National Fire Chiefs Chair Roy Wilsher reports on the work which continues apace to update the fire and building safety environment and deliver on the much-needed reforms.
At the time of writing, the Fire Safety Bill is about to enter its committee stage in the House of Lords, the government is reviewing the responses to its fire safety consultation and the Housing, Communities and Local Government Select Committee is writing its report to assist the pre-legislative scrutiny of the draft Building Safety Bill.
Whilst we welcome these changes and the investment that has been made so far, we have also expressed frustration at the pace of building remediation to date. Whilst we support government with our technical expertise and understanding of the sector, where we do not think the legislation goes far enough, or more clarification is required, we continue to challenge and push for changes.
One of the areas where we have taken action recently is around concerns about how waking watches are operating. Earlier this month a group of professional organisations, led by the NFCC, updated the simultaneous evacuation guidance, introducing a number of key changes.
Although remediation is the best way to ensure building safety, a proportionate approach to interim safety measures is required before remediation is completed. The guidance reinforced the expectation that building owners should install common fire alarms as quickly as possible to reduce or remove the dependence on waking watches. It also provides a clear distinction between waking watch and evacuation management as separate roles and emphasises that residents can carry out waking watches and/or evacuation management duties so long as they are appropriately trained.
“It is important to reiterate that the NFCC did not create the concept of waking watch and it remains our view that the best way to remove the risk to residents is to fix the building”
The guidance also provides new definitions. Short-term: the time required to formulate a longer-term remediation plan, as soon as practically possible and no longer than 12 months; and temporary: non-permanent measures implemented to mitigate an unacceptable risk in a building, as an interim measure, adopted for the safety of residents while works to rectify the identified fire safety failings are carried out.

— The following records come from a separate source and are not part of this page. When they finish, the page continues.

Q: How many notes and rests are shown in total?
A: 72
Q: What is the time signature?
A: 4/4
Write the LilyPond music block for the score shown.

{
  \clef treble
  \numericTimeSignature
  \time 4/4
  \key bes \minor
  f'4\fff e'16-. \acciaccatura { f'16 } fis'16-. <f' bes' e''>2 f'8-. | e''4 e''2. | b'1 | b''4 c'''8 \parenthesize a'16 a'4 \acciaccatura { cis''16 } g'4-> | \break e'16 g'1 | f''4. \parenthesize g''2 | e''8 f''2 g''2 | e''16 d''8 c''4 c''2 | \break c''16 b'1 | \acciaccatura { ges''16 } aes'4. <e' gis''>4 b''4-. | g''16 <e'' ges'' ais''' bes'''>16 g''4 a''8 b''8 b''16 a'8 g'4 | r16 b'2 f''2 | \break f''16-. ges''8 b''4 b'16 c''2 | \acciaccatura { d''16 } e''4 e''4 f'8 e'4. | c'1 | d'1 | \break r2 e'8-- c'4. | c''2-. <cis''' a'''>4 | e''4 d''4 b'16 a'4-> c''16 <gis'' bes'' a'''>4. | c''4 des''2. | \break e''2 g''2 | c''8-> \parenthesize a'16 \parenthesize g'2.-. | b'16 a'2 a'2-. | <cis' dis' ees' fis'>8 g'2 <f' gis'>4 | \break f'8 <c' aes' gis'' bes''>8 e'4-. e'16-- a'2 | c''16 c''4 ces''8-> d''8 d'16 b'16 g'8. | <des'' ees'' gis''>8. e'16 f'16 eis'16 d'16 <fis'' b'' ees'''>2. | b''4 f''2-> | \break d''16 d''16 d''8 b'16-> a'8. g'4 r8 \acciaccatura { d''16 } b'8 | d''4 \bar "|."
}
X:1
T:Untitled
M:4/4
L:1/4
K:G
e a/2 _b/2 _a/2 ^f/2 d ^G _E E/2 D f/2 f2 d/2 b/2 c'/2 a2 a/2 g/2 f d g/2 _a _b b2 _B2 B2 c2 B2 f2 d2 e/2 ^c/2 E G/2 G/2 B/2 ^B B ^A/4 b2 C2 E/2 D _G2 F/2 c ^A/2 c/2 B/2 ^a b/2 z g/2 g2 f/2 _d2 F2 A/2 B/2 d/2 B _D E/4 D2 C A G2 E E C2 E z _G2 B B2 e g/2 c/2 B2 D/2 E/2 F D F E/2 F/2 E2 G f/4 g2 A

It is important to reiterate that the NFCC did not create the concept of waking watch and it remains our view that the best way to remove the risk to residents is to fix the building.
Waking watches have been used prior to this current building safety crisis as a short-term measure in buildings with increased fire risks and should only be used temporarily. They should not be the first measure to mitigate risk and the government’s Consolidated Advice Note provides guidance on this. The Advice Note, Advice for Building Owners of Multi-storey, Multi-occupied Residential Buildings, clearly sets out the list of steps to consider, including other possible interim measures, before a decision is taken to move from a ‘stay put’ strategy to a ‘simultaneous evacuation strategy’ and implementing a waking watch.
Of course, we have huge sympathy for the plight of residents in buildings with non-compliant cladding systems and inherent building deficiencies; this situation is not the fault of residents, nor is it the fault of fire and rescue services who are doing their best to mitigate the risk. We do not believe that the costs of serious building defects should end with leaseholders and have called on government for support and to consider more ways of how costs can be recovered from those who design and construct buildings.
Whilst publishing the updated guidance was an important step, we are now looking at how we can best raise awareness of the changes. For example, we are working closely with the insurance industry, reinforcing the message that waking watches should only be considered when all other interim risk mitigation measures have been found to be insufficient in managing the risk. This collaborative work continues.
There are continued concerns relating to the EWS1 form and its impact on the housing market. We understand that EWS1 guidance is currently being reviewed by the Royal Institute of Chartered Surveyors.
The NFCC continues to work closely with government and stakeholders to ensure that the measures being introduced are practical, enforceable and, most importantly, will help deliver safer buildings for residents.